COS 115-4 - Implications of different population model structures for management of threatened plants

Wednesday, August 9, 2017: 2:30 PM
B113, Oregon Convention Center
Helen M. Regan, Biology, University of California Riverside, Riverside, CA, David Keith, Centre for Ecosystems Science, School of BEES, University of New South Wales, Sydney, Australia, Tracey J. Regan, The Department of Environment, Land, Water and Planning, Arthur Rylah Institute for Environmental Research, Heidelberg, Australia, Clara Bohorquez, Biology Dept, University of California Riverside, Riverside, CA and Kurt E. Anderson, Department of Biology, University of California, Riverside, Riverside, CA

Population viability analysis (PVA) has been shown to be a reliable tool for ranking management options for species despite parameter uncertainty. No studies have yet investigated whether this holds true for model uncertainty for long-lived species with complex life histories and for multiple threats. We ask whether a range of model structures give similar rankings of management and/or threat scenarios for two long-lived plant species: an obligate seeding shrub and a facultative resprouting shrub. These are each exposed to altered fire regimes and an additional, species-specific threat: high post-fire predation rates or a fatal root pathogen. Long-term demographic datasets are used to construct an individual-based model (IBM), a complex stage-based model, and a simple matrix model that subsumes all life stages into 2 or 3 stages. A range of threat and management scenarios is systematically applied to the three model types for both species. Pearson product-moment and Spearman rank correlation coefficients between model structures were calculated for rankings of scenarios, based on extinction risk or final median abundance (FMA).

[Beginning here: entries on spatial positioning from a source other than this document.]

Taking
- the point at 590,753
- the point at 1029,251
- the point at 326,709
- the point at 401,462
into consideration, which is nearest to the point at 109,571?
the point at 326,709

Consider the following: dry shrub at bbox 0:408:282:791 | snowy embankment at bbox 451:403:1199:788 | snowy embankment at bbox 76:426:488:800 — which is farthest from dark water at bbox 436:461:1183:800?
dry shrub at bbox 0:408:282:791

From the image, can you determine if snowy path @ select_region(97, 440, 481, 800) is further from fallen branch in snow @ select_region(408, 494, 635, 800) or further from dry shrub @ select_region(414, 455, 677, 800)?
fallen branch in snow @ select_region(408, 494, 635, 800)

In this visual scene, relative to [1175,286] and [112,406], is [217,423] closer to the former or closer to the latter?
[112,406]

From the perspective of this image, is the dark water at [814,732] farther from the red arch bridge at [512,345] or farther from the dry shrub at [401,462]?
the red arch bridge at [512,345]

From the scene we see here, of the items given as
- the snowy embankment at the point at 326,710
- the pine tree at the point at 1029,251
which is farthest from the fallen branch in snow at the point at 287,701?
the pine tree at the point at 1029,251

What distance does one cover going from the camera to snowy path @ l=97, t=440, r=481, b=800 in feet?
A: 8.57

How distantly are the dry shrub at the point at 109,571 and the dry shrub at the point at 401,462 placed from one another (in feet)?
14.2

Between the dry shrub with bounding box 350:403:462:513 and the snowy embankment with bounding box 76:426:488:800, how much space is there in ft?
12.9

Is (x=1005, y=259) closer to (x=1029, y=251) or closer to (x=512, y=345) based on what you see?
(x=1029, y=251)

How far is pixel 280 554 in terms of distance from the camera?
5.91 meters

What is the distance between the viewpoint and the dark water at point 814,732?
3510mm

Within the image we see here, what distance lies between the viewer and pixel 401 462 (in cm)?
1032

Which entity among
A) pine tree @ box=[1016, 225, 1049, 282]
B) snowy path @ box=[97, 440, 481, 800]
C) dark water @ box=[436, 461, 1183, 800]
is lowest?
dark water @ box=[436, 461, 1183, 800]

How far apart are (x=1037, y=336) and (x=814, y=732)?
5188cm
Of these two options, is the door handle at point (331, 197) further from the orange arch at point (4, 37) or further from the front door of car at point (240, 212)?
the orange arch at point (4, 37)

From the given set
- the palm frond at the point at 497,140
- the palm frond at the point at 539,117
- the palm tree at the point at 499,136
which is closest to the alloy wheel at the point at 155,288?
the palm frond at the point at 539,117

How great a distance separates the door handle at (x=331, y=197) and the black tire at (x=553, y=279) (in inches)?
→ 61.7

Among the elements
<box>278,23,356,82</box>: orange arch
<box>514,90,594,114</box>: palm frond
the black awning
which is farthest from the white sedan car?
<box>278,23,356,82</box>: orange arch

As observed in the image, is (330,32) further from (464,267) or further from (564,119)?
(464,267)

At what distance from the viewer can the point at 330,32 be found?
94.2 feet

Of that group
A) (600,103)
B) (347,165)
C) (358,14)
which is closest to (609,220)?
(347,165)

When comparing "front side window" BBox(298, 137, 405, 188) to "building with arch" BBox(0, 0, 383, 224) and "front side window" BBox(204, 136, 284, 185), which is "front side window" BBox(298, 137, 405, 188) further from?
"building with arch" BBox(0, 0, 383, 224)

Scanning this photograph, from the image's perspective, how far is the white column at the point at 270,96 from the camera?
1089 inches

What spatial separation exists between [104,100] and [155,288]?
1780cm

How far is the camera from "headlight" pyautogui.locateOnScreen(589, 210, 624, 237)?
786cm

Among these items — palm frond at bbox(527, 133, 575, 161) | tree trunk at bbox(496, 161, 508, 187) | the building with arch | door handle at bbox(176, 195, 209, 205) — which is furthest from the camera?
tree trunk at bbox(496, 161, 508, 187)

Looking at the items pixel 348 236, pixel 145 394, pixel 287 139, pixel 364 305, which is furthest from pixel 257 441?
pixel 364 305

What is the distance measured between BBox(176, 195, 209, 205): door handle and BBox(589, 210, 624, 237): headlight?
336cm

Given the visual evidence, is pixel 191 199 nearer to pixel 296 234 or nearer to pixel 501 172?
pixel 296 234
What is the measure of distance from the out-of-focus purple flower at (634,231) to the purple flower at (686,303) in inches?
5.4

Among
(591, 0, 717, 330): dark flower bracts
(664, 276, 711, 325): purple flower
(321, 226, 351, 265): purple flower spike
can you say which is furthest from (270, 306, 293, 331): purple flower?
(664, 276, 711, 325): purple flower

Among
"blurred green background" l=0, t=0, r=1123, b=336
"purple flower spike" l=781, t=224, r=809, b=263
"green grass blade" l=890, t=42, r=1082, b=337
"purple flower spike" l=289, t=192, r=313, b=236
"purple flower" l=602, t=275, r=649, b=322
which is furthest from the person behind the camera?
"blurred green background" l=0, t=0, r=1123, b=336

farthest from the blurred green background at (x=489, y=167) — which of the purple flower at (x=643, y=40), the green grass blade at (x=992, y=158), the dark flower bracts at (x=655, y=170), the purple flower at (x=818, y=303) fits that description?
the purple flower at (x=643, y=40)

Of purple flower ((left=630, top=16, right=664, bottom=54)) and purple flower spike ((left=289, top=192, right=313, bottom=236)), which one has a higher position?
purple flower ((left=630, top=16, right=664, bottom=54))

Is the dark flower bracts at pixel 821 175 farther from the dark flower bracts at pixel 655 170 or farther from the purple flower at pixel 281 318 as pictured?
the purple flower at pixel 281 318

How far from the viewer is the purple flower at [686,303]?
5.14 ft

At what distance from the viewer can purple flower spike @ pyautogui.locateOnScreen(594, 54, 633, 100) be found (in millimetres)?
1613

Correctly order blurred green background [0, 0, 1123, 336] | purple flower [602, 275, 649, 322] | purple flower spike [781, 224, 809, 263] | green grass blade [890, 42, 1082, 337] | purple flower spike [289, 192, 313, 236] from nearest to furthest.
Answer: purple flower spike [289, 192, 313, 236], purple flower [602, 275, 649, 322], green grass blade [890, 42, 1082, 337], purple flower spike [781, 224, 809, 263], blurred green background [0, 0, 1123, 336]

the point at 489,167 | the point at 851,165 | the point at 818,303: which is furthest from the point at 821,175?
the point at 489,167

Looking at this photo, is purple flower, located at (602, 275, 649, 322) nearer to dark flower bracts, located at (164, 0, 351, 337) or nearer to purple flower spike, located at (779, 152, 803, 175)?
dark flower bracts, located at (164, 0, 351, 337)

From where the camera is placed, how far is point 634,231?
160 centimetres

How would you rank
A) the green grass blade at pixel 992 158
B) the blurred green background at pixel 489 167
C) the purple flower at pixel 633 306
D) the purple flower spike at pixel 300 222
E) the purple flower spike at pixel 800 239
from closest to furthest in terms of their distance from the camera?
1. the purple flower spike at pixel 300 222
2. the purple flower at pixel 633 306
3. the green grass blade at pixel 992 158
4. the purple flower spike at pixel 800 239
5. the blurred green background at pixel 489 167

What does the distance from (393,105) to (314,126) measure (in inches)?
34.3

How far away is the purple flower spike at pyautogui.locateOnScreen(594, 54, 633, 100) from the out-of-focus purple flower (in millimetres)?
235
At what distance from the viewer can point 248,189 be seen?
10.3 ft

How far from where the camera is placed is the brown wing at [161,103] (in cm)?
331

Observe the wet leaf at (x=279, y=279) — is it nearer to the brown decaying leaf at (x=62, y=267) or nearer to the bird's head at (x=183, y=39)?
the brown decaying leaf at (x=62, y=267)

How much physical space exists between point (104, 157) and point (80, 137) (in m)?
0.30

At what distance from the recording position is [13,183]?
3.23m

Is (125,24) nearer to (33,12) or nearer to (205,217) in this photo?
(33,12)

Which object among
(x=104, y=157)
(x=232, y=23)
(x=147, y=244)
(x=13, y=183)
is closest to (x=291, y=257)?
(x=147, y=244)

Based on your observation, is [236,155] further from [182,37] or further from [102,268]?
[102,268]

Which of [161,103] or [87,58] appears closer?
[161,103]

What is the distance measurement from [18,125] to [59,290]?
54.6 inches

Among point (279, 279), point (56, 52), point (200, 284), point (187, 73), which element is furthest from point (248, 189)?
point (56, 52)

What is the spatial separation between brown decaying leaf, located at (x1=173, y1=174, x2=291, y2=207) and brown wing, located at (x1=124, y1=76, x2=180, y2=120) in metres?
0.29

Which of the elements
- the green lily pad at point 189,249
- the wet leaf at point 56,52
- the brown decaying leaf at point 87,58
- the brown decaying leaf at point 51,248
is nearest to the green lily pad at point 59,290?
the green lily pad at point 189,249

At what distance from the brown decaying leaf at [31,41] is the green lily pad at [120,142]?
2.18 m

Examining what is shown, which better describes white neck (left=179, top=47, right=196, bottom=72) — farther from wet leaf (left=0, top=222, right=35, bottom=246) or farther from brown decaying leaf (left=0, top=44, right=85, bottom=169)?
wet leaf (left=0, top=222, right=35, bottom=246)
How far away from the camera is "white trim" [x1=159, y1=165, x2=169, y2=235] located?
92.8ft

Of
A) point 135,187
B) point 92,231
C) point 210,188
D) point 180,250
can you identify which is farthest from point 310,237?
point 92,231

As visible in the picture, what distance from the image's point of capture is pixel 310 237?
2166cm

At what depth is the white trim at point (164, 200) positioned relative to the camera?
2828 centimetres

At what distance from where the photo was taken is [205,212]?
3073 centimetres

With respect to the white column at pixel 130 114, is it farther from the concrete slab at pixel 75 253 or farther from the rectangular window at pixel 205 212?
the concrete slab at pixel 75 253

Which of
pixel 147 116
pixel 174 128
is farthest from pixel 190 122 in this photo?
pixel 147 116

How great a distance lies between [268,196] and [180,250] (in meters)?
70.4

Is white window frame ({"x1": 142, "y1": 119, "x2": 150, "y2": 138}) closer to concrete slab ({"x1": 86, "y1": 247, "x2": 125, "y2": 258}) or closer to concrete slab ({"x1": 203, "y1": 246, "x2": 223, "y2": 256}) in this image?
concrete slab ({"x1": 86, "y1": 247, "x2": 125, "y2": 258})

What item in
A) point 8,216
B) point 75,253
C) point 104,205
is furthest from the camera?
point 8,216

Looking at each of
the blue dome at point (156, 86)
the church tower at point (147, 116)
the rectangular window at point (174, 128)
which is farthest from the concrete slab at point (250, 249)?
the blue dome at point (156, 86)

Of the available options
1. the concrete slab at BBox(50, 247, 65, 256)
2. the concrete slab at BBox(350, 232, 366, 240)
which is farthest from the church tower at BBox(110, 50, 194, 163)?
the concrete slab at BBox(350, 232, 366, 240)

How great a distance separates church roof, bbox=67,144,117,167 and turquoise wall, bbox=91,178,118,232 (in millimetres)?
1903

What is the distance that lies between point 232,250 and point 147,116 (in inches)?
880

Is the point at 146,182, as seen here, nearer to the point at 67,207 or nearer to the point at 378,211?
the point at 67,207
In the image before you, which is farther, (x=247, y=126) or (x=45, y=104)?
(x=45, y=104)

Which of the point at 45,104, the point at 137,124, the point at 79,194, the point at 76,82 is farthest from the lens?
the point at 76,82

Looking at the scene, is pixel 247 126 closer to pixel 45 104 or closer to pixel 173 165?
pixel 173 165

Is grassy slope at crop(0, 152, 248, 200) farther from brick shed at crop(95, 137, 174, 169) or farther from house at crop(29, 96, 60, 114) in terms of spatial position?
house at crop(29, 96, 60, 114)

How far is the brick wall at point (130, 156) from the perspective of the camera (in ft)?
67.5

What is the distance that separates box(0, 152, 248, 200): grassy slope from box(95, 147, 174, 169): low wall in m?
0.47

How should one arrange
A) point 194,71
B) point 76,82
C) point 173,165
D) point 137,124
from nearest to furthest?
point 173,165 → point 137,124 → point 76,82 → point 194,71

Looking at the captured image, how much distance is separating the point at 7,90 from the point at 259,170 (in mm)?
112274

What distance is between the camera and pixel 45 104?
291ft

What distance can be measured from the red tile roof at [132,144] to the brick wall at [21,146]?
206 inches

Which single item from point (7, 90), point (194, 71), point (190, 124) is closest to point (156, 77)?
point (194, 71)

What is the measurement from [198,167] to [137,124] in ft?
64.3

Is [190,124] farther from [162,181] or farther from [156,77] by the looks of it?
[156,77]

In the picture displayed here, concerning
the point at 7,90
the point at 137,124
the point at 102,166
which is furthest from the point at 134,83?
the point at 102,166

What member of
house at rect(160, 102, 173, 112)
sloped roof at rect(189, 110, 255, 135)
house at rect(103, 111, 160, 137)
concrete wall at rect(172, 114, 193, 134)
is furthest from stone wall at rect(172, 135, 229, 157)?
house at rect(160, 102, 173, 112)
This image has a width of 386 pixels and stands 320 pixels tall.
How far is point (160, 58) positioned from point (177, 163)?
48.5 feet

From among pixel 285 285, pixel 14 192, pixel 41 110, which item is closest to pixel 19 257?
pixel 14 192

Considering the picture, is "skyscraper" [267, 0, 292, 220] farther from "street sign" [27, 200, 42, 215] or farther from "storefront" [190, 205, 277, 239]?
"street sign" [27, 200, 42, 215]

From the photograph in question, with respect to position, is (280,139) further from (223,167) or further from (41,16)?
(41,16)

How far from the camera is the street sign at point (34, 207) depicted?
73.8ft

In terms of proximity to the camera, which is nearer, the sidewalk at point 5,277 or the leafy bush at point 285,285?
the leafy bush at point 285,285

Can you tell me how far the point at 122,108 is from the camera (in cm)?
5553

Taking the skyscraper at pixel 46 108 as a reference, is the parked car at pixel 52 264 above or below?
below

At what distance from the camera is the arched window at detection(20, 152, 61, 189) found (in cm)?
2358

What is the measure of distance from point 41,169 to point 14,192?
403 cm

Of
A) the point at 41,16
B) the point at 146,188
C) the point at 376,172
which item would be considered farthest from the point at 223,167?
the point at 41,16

For the obligate seeder, when fire and predation management scenarios were considered altogether strong positive correlations across the three model structures were observed. This reflects the dramatic and consistent effect of predation management on extinction risks across the three model types. The 2-stage and complex matrix models had the highest correlations, followed by the 2-stage and individual-based models, and finally the complex matrix and IBM. As the predation rate decreased so did the correlation coefficients for comparisons involving the IBM. For the facultative resprouter, correlation coefficients were high when all scenarios were considered together, reflecting the strong effect of disease and very frequent fire on FMA. Of these, the 3-stage and complex matrix models compared most favorably. When fire management was considered under the “no disease” scenario, correlation coefficients were positive and high. As disease increased, correlations became weaker, with the greatest number of negative correlations observed under the high disease scenario. For both species, correlations decline as the scenarios deviate from baseline conditions, likely the result of a number of factors related to life history complexity and how it is represented in models. While PVA can be an invaluable tool for integrating data and understanding species’ responses to threats and management strategies, this is best achieved in the context of decision support for adaptive management alongside multiple lines of evidence and expert critique of model construction and output.